TÜRSAB Yönetim Kurulu Başkanlığı’na yeniden seçilmesinin ardından ilk röportajını AA’ya veren Bağlıkaya, turizm sektöründeki gelişmelere ilişkin değerlendirmede bulundu.
Bağlıkaya, bu yıl 50’nci kuruluş yıl dönümünü kutlayan TÜRSAB’ın, Türkiye’nin köklü turizm meslek kuruluşu konumunda olduğunu belirtti.
Türkiye’nin sahip olduğu doğal güzellikleri, tarihi ve kültürel zenginlikleri uzun yıllar boyunca dünyanın dört bir yanında tanıtan ve pazarlayan seyahat acentelerinin, ülkenin turizmde bir dünya markası destinasyonuna dönüşmesinde büyük katkı sağladığını ifade eden Bağlıkaya, TÜRSAB üyelerinin teveccühü ile bir kez daha birliği temsil etme görevine layık görülmüş olmanın kendisi için onur verici olduğunu söyledi.
“Küresel ölçekte seyahat çılgınlığının yaşandığı dönemden geçiyoruz”
Firuz Bağlıkaya, 2022 yılına girerken salgın nedeniyle dünya genelinde tatile özlem duyan, seyahat etmeyi dört gözle bekleyen geniş bir kesim ve birikmiş bir talep oluştuğunu anımsatarak, “Bu taleplerin seyahate dönüştüğüne hep birlikte şahitlik ediyoruz.

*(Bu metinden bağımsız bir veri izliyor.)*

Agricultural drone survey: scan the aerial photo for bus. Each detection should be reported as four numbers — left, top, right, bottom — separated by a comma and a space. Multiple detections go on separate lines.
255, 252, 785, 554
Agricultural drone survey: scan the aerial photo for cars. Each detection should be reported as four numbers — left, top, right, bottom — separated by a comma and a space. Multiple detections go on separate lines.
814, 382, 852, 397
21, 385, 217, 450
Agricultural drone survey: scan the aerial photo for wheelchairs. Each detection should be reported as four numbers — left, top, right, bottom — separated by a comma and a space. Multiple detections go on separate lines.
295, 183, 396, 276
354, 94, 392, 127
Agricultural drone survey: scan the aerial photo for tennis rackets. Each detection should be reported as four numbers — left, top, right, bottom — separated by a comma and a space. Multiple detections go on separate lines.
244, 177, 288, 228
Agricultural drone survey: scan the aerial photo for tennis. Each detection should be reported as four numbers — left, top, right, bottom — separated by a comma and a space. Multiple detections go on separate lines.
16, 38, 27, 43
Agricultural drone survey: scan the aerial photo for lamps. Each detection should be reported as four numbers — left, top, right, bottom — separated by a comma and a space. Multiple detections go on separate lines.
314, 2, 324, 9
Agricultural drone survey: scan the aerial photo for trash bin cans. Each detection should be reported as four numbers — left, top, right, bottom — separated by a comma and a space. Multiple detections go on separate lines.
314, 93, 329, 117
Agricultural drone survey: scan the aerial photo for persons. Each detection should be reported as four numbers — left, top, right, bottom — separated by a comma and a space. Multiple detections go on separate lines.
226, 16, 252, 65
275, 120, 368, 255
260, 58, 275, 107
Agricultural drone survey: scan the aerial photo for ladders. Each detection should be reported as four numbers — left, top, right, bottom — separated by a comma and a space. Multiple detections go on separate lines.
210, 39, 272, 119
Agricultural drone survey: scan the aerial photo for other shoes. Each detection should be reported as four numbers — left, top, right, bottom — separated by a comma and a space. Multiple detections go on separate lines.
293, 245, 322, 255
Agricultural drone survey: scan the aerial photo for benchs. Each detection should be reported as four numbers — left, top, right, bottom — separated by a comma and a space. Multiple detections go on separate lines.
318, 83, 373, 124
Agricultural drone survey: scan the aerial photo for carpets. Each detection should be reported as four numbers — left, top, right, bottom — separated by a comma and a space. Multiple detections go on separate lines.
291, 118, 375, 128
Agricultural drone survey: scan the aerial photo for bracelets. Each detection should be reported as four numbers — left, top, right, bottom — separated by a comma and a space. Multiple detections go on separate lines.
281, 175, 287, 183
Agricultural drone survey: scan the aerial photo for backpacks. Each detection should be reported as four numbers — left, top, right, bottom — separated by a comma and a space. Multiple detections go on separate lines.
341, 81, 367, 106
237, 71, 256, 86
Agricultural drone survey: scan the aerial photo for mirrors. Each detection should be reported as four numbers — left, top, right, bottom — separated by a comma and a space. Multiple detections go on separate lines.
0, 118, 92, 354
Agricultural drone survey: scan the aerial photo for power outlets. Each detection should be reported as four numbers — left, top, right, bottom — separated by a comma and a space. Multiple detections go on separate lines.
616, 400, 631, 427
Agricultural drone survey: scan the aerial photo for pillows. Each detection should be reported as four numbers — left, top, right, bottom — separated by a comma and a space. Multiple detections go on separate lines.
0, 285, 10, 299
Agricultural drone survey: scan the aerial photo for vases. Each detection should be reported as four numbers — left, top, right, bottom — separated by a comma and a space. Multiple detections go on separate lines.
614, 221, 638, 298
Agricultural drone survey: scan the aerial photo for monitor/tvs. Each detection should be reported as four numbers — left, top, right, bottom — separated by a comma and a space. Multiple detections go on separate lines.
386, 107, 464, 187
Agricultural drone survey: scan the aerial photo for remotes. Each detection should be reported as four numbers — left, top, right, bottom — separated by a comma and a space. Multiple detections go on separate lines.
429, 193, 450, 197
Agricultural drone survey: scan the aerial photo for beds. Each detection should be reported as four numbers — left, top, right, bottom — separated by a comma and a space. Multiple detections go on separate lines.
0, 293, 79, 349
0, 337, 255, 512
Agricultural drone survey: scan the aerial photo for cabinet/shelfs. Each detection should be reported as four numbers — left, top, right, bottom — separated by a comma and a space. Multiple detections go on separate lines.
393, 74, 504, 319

Küresel ölçekte seyahat çılgınlığının yaşandığı bir dönemden geçiyoruz.” dedi.
Türk Hava Yolları’nın Rusya’dan Türkiye’ye uçuşlarla ilgili aldığı önlemler, charter seferlerinin yanı sıra diğer alternatif pazarlar ve Avrupa’nın her yerinde yaşanan ciddi bir seyahat artışı sayesinde Türkiye’nin ziyaretçi sayısı bakımından 2022 yılını iyi bir noktada kapatacağını bildiren Bağlıkaya, asıl önemli olanın kişi başı turizm gelirlerini artırmak olduğunu, bu bakımdan hem kişi başı turizm gelirini hem de gecelik kişi başı gelirlerini artıracak bir turizm politikasını baştan kurgulamanın önem arz ettiğini dile getirdi.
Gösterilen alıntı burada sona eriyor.